Émilie Brisavoine’s documentary Pauline s’Arrache (Oh La La Pauline!) initially reminded me of the kind of clip that might attract 30 views on YouTube, with the 15-year-old Pauline talking to the camera about the minutiae of a life that would seem to be of little interest to anyone apart from her family and her long-suffering boyfriend, who has to put up with more than a few of her tantrums. By focusing on the lives of her half-sister Pauline and other members of her family, however, Brisavoine has constructed a compelling narrative (presented from the beginning as a kind of fairytale) of a girl beginning to grow up and make sense of a family that is both typical – with its mundane squabbles – and weirdly unique.
Pauline’s mother, Meaud, is a former disco queen who met Pauline’s father Frédéric, eight years her junior, in a gay nightclub. Through a series of extracts from family videos, in which Frédéric dresses up in drag, usually as a bad Marilyn Monroe lookalike, we quickly realize that this is not your average nuclear family. Another clip from a TV daytime chat show reveals that Frédéric’s natural parents were only 11 and 15 years old respectively when he was born.
While Frédéric is often as irritatingly self-obsessed as his adolescent daughter, Meaud remains enigmatic. She has an inner sadness that seems at odds with her younger, party-animal self, but we are rarely allowed much insight into her past, as Pauline and Frédéric appear determined to dominate the camera.
Clearly Brisavoine was inspired by Jonathan Caouette’s astonishing 2003 documentary, Tarnation, which uses a similar range of film and sound footage to portray the mental disintegration of his mother.
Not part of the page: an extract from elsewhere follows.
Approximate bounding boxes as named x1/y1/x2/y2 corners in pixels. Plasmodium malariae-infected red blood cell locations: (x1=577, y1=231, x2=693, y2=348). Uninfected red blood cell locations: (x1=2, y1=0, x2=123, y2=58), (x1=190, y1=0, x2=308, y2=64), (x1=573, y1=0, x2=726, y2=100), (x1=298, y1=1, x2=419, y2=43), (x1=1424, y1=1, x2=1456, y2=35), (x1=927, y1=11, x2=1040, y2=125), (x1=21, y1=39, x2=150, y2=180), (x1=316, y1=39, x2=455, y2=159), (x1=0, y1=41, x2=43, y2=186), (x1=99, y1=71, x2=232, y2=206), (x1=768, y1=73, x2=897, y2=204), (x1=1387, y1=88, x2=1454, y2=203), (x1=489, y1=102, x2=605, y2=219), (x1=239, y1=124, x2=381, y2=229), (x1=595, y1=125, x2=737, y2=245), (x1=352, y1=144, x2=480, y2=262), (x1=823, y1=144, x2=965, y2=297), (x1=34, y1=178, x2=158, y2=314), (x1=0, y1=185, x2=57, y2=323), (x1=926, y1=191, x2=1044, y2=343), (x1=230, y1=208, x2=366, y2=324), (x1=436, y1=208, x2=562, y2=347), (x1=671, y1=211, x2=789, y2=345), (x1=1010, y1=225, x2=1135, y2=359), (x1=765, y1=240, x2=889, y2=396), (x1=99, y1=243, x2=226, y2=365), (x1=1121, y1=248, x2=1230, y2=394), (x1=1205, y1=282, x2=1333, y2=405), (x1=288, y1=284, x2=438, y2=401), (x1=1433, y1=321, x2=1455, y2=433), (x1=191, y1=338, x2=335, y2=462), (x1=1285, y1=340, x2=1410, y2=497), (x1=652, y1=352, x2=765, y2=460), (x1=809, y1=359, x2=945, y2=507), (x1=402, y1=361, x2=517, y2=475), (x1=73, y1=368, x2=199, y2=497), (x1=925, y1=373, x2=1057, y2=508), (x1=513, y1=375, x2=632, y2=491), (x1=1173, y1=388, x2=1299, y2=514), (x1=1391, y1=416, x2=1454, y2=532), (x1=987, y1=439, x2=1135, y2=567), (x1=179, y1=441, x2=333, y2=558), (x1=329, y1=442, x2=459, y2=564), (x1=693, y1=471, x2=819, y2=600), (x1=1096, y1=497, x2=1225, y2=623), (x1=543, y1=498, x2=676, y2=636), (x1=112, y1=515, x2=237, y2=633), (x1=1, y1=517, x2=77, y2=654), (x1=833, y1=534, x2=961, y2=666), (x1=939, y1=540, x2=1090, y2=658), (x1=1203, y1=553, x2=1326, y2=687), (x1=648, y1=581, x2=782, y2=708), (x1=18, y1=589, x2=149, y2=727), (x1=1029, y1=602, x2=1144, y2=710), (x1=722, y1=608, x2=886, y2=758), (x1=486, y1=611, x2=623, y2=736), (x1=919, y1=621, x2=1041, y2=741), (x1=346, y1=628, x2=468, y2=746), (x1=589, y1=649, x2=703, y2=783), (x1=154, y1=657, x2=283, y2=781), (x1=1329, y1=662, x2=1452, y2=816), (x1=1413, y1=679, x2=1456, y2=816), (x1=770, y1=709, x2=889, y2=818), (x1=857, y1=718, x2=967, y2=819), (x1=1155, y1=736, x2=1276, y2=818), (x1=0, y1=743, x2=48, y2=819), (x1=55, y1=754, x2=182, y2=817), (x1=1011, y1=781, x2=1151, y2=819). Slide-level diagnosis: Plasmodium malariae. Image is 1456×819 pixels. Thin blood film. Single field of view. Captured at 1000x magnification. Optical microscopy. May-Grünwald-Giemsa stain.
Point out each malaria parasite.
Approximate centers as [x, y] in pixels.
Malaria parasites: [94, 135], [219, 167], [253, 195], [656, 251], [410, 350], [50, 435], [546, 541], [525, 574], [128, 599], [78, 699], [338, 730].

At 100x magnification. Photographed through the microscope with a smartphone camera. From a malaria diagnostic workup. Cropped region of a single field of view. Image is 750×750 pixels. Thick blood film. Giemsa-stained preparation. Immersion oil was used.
Pauline s’Arrache does not have the emotional impact of Caouette’s film, possibly because, for all the family’s distinctiveness, the problems that Pauline faces are nothing compared to the horror of Caouette’s experience.
Young Pauline’s growing pains are sometimes depicted with touching charm, and Pauline herself, for all her self-absorption, has a charismatic screen presence. Brisavoine makes judicious use of musical excerpts, not least Debussy’s achingly beautiful piano piece Clair de Lune, which managed to bring a tear to my eye on a couple of occasions.